## PASSAGE GIVEN
_ _ _ _ _

I have already determined (using the Lagrange multipliers method) that $p=(2^{-\frac23},2^{-\frac23},2^{-\frac13})$ is a critical point of $f(x,y,z)=(x-1)^2+(y-1)^2+(z-\frac12)^2$ (which is the square of the distance function) with the restraint $g(x,y,z)=0$, where $g(x,y,z)=x^2+y^2-z$.

I need some help in order to prove that $p$ is the minimum of $f|_P$.

If possible, give me only a hint, as it is homework and I only want some idea to finish the problem by myself.


EDIT: As requested, I'm showing my calculations so far.

A critical point of $f|_P$ is, by the Lagrange multipliers method, one which satisfies $g(x,y,z)=0$ (that is, $x^2+y^2=z$) and $\nabla f(x,y,z)=\lambda \nabla g(x,y,z)$ for some $\lambda \in \mathbb{R}$.

_ _ _ _ _

## SUPPLIED INFORMATION
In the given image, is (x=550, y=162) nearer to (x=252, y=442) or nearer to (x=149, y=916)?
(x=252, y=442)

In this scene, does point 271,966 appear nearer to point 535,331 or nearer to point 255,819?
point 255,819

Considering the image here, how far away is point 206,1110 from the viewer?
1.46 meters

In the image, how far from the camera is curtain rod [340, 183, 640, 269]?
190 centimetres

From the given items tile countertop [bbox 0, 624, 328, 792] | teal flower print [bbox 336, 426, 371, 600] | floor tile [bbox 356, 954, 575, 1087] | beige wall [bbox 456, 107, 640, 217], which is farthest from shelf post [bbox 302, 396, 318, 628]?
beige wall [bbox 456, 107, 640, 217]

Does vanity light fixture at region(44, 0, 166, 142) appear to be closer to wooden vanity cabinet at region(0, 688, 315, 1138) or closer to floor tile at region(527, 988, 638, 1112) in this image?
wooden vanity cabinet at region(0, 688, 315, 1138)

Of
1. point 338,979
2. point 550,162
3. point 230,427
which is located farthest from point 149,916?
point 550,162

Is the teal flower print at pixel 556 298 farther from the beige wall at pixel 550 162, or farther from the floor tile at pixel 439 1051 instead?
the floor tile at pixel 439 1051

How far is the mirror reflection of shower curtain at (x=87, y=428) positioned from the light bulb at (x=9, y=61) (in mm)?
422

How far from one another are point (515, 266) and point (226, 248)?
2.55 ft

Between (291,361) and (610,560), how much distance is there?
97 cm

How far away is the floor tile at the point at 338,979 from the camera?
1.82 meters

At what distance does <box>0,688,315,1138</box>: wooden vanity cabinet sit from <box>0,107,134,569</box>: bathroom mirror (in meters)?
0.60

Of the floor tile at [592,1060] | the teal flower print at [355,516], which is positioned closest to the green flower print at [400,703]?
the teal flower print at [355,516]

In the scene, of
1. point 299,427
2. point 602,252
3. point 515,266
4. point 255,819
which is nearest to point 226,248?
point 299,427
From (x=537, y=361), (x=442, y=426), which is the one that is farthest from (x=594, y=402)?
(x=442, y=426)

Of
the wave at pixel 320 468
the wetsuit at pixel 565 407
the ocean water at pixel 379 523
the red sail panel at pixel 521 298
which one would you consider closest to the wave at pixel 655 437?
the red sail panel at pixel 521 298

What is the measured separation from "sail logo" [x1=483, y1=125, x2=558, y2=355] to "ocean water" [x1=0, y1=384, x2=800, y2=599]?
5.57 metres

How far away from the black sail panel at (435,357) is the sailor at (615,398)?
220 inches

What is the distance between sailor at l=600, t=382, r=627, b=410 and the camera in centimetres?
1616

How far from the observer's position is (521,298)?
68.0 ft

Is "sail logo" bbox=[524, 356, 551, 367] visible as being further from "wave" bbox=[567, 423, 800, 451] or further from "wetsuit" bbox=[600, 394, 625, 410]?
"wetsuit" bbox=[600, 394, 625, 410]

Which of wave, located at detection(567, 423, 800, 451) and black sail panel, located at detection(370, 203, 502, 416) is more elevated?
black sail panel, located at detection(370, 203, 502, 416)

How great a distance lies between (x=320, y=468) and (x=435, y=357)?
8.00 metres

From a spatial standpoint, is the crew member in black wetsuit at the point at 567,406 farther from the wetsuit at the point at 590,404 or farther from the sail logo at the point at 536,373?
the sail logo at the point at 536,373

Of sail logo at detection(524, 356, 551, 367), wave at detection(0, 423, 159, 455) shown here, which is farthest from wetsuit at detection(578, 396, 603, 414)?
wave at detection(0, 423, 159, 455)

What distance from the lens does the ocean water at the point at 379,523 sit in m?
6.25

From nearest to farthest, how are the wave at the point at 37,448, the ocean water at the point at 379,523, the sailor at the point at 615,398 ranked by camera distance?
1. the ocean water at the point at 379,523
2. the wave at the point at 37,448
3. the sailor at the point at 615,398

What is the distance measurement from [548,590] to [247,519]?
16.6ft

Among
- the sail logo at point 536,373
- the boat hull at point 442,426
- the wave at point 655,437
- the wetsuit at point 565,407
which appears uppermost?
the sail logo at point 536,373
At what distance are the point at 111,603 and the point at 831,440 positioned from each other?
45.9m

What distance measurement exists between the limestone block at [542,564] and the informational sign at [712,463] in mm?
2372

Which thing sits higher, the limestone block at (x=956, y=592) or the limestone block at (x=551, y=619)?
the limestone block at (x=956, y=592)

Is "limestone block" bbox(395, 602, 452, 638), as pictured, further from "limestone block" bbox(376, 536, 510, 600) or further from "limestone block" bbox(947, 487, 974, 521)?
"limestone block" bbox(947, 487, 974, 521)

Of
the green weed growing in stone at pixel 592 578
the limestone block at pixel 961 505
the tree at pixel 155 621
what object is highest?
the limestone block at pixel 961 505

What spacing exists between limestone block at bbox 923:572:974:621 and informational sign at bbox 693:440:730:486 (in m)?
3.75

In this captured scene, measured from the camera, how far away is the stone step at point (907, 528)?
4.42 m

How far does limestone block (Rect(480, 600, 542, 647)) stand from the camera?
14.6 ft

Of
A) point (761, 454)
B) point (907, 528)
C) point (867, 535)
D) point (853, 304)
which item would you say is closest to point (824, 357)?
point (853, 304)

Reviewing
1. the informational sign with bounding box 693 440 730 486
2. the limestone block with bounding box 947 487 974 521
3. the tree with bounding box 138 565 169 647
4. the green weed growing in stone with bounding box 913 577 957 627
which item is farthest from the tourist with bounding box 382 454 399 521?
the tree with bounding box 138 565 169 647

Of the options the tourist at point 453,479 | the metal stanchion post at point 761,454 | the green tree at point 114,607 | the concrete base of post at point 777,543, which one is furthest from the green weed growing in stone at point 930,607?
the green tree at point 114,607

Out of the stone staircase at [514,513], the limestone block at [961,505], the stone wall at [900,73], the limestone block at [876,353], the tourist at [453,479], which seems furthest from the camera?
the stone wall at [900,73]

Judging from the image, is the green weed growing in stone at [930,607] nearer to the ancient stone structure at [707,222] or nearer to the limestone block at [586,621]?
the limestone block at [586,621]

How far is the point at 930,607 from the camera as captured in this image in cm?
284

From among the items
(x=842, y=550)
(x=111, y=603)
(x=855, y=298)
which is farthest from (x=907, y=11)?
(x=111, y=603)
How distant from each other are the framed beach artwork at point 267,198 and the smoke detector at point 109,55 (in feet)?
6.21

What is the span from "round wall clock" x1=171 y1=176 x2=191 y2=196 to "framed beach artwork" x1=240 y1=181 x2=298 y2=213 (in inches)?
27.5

_ _ _ _ _

## REQUIRED TASK A
Answer these questions about the Lagrange multipliers passage, one answer per line:
(i) The function f is described as the square of which function?
(ii) What kind of help does the poster ask for, and for what reason?
(iii) Besides the constraint g(x,y,z)=0, what condition must a critical point of f|_P satisfy?
## REQUIRED TASK B
Carry on the Lagrange multipliers passage, starting right after its final sentence.

## WRITTEN REPLY A
(i) The distance function.
(ii) Only a hint, because the problem is homework and the poster wants to finish it alone.
(iii) ∇f(x,y,z) = λ∇g(x,y,z) for some real number λ.

## WRITTEN REPLY B
We have $\nabla f(x,y,z)=(2x-2,2y-2,2z-1)$ and $\nabla g(x,y,z)= (2x,2y,-1)$, which yields the system $$(2x-2=\lambda 2x)\wedge(2y-2=\lambda 2y)\wedge(2z-1=-\lambda),$$ which is equivalent to $$(x=\tfrac{1}{1-\lambda})\wedge (y=\tfrac{1}{1-\lambda}) \wedge(z=\tfrac{1-\lambda}{2}).$$

So we get $x=y$ and $2x^2=z$ (because $x^2+y^2=z$), which gives $\frac{2}{(1-\lambda)^2}=\frac{1-\lambda}{2}$, that is, $\lambda = 1-2^\frac23$.

This gives us $x=y=2^{-\frac23}$ and $z=2^{-\frac13}$.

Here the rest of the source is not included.